═════ SOURCE RECORDS
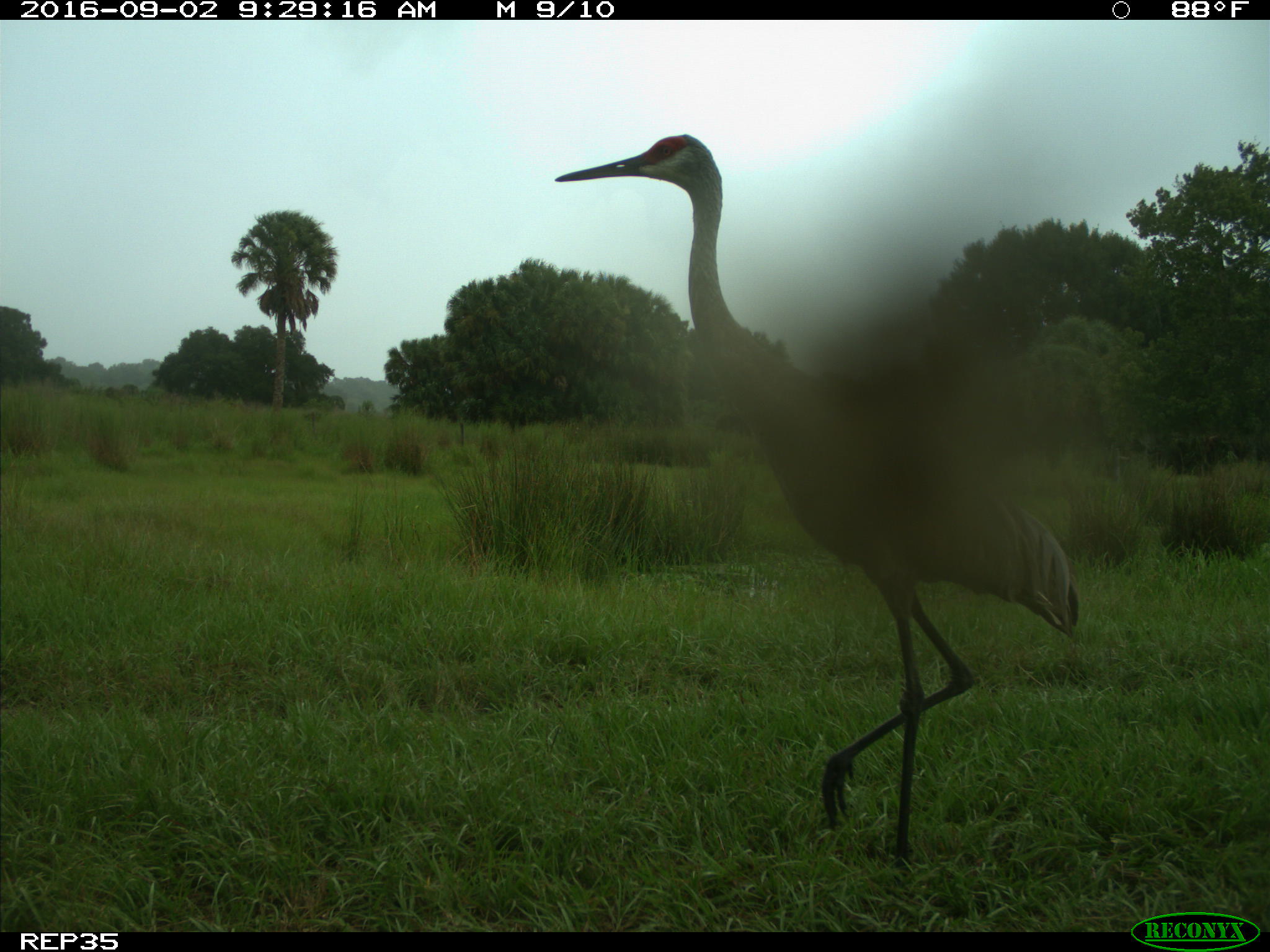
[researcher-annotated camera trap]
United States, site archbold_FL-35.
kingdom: Animalia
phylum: Chordata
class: Aves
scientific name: Aves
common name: birds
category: unidentified bird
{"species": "unidentified bird (birds) (Aves)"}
══════════
> [ASSIGNMENT]
Please reproduce the whole listing exactly; the pictures stay out.

> [OUTPUT FOR THIS TASK]
[researcher-annotated camera trap]
United States, site archbold_FL-35.
kingdom: Animalia
phylum: Chordata
class: Aves
scientific name: Aves
common name: birds
category: unidentified bird
{"species": "unidentified bird (birds) (Aves)"}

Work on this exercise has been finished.